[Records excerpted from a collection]
:::::

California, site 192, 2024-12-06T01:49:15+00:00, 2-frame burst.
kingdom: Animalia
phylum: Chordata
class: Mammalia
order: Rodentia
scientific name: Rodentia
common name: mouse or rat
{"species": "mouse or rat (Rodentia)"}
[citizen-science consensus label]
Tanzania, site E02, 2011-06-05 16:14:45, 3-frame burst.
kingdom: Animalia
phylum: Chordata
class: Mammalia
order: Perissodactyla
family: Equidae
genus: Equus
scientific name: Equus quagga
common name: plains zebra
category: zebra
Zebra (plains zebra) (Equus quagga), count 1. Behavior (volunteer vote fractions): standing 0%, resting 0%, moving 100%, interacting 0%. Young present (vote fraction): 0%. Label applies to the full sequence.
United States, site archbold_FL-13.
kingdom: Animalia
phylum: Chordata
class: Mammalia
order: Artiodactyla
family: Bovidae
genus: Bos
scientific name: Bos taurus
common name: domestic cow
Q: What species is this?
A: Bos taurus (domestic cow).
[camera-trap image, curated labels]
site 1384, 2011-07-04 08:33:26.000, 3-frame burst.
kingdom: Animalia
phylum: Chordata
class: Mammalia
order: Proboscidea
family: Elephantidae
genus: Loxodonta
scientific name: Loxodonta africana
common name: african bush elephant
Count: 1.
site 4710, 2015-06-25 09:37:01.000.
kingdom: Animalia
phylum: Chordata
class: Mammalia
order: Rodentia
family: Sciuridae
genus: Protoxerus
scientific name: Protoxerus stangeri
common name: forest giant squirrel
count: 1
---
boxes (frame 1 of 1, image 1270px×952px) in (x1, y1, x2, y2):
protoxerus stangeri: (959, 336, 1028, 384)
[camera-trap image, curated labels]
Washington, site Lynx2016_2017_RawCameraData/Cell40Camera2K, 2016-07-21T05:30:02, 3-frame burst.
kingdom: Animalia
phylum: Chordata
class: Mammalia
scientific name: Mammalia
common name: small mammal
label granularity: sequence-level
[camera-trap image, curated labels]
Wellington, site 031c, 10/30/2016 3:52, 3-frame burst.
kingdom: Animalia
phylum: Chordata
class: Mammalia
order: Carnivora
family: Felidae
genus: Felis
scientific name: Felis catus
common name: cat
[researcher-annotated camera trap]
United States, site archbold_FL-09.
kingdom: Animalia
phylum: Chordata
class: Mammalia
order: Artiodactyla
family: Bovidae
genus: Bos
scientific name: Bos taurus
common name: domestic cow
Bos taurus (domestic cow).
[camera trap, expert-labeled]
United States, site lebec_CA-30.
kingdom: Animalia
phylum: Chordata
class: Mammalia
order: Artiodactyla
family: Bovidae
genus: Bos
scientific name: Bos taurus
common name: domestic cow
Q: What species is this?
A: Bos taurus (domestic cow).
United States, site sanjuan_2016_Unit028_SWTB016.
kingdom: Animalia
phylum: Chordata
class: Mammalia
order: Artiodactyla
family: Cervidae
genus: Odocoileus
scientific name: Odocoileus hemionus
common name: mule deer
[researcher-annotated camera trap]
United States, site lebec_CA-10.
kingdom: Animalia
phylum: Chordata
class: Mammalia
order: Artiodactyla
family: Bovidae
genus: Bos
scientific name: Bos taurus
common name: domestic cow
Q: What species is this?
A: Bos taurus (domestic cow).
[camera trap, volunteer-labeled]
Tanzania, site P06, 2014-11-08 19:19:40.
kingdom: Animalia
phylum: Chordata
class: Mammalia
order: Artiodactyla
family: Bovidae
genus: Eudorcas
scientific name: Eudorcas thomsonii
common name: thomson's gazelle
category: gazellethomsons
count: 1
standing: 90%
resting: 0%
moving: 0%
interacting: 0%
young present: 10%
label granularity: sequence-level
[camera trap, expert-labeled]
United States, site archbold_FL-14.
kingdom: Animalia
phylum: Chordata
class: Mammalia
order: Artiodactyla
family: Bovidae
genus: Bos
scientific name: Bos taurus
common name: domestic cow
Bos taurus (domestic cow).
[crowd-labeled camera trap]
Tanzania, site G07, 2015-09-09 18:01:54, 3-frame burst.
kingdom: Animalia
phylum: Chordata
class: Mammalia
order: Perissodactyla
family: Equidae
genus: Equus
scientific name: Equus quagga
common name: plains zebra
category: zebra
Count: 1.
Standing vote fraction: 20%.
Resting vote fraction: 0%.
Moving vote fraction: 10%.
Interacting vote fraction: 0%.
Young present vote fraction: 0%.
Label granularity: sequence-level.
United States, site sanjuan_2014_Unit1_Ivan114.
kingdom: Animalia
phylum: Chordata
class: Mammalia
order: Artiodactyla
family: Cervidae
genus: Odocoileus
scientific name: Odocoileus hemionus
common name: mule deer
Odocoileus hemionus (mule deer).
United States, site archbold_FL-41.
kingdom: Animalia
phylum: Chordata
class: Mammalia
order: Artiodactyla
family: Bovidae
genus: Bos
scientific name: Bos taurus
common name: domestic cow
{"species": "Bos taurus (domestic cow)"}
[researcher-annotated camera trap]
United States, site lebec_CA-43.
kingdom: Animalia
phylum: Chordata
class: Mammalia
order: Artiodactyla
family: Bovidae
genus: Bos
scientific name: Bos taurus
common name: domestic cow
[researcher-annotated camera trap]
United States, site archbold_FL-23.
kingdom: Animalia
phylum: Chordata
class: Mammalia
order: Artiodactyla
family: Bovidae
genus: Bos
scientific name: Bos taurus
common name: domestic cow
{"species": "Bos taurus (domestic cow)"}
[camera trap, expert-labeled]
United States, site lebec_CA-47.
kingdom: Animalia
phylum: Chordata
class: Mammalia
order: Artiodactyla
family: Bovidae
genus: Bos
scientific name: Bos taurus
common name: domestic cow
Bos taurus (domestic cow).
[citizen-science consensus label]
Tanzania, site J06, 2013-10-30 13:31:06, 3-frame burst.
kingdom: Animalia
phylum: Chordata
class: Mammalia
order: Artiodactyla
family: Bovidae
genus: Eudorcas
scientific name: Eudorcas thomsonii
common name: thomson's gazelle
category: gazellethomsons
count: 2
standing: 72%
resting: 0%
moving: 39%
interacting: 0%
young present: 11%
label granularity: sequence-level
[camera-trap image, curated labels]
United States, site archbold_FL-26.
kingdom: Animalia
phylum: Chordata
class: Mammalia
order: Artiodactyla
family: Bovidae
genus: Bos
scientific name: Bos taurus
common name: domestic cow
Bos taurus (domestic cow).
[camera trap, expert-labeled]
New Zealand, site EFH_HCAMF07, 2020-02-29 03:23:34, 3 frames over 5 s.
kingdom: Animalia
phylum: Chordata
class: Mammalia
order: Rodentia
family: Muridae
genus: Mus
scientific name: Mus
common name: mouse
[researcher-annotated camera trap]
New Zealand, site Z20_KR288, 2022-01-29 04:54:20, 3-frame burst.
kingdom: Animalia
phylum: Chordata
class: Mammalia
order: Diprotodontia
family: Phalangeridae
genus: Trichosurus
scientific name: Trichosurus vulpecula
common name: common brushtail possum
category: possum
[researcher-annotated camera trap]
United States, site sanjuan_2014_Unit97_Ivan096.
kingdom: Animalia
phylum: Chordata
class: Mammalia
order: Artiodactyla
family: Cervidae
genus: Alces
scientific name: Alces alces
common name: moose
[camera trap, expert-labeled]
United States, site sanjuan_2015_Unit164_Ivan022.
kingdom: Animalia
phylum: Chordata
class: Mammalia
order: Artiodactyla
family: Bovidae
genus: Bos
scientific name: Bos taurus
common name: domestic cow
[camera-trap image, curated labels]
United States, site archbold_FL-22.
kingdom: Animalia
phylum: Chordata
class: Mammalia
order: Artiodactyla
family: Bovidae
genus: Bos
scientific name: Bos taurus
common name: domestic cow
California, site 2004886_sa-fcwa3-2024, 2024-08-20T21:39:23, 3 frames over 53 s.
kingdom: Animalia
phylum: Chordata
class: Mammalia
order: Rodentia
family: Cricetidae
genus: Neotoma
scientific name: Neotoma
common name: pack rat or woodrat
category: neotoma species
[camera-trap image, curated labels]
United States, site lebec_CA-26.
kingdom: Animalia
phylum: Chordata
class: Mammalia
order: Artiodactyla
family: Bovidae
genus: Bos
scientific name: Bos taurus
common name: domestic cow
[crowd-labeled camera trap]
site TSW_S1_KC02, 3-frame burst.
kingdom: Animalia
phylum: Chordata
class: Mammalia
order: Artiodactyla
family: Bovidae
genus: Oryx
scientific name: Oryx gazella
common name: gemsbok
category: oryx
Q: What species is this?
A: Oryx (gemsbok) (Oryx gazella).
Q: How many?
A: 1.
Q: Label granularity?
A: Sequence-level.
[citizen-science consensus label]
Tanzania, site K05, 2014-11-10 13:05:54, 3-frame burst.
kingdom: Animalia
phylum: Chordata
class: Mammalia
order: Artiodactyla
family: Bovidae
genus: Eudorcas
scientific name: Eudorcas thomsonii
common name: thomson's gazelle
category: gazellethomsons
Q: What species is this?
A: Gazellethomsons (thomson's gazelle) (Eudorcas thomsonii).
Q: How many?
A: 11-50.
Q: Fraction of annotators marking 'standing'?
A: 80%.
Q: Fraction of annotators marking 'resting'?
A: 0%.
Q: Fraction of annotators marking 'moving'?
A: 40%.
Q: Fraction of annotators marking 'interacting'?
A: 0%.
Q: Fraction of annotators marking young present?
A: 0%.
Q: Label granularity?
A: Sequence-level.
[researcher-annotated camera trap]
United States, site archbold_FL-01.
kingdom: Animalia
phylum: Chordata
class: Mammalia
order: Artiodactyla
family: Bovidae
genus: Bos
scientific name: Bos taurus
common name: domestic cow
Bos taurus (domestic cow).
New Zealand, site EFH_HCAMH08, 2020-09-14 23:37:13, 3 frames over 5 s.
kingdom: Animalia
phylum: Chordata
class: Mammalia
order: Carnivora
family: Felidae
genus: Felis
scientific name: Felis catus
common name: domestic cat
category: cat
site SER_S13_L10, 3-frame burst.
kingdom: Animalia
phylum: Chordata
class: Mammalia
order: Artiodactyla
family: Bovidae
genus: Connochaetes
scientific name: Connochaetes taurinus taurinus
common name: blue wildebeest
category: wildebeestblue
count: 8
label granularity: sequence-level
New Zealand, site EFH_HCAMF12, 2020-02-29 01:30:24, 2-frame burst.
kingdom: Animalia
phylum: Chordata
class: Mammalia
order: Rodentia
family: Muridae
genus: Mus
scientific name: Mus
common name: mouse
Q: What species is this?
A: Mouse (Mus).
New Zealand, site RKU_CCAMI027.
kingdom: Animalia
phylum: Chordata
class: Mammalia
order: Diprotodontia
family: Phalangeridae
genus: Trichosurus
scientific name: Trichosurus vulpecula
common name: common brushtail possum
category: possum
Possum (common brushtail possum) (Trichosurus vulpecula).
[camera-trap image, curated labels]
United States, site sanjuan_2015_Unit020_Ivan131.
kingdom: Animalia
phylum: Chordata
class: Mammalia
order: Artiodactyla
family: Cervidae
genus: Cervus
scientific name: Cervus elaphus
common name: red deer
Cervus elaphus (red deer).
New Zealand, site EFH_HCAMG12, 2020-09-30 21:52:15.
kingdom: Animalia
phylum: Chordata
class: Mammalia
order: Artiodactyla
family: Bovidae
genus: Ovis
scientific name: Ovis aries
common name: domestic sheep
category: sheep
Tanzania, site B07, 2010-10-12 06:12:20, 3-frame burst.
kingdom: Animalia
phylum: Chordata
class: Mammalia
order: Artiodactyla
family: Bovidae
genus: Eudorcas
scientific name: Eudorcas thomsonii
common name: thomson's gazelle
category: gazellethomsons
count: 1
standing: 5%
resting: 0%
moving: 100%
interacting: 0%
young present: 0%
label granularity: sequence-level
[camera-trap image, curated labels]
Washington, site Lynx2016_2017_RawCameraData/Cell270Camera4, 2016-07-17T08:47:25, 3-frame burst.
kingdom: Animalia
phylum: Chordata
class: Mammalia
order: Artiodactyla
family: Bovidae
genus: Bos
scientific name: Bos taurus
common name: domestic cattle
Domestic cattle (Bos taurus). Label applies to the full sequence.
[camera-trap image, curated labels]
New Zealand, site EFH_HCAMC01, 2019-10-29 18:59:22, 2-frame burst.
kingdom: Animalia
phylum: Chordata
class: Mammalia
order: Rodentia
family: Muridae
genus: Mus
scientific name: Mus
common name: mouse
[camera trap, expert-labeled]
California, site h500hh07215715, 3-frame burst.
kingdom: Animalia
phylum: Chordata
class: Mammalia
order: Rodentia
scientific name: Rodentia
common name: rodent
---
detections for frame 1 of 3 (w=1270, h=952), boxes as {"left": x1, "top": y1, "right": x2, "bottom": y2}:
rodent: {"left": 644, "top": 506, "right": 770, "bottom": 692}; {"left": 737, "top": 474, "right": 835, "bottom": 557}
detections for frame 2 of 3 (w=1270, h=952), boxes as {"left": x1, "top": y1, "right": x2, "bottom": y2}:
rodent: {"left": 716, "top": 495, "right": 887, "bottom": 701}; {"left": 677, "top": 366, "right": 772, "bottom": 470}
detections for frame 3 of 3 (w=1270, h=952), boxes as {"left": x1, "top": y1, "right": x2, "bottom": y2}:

:::::

▶ About this task:
Go through the data above and find the lines with the word "frames". Copy each of those lines.

▶ Reply:
New Zealand, site EFH_HCAMF07, 2020-02-29 03:23:34, 3 frames over 5 s.
California, site 2004886_sa-fcwa3-2024, 2024-08-20T21:39:23, 3 frames over 53 s.
New Zealand, site EFH_HCAMH08, 2020-09-14 23:37:13, 3 frames over 5 s.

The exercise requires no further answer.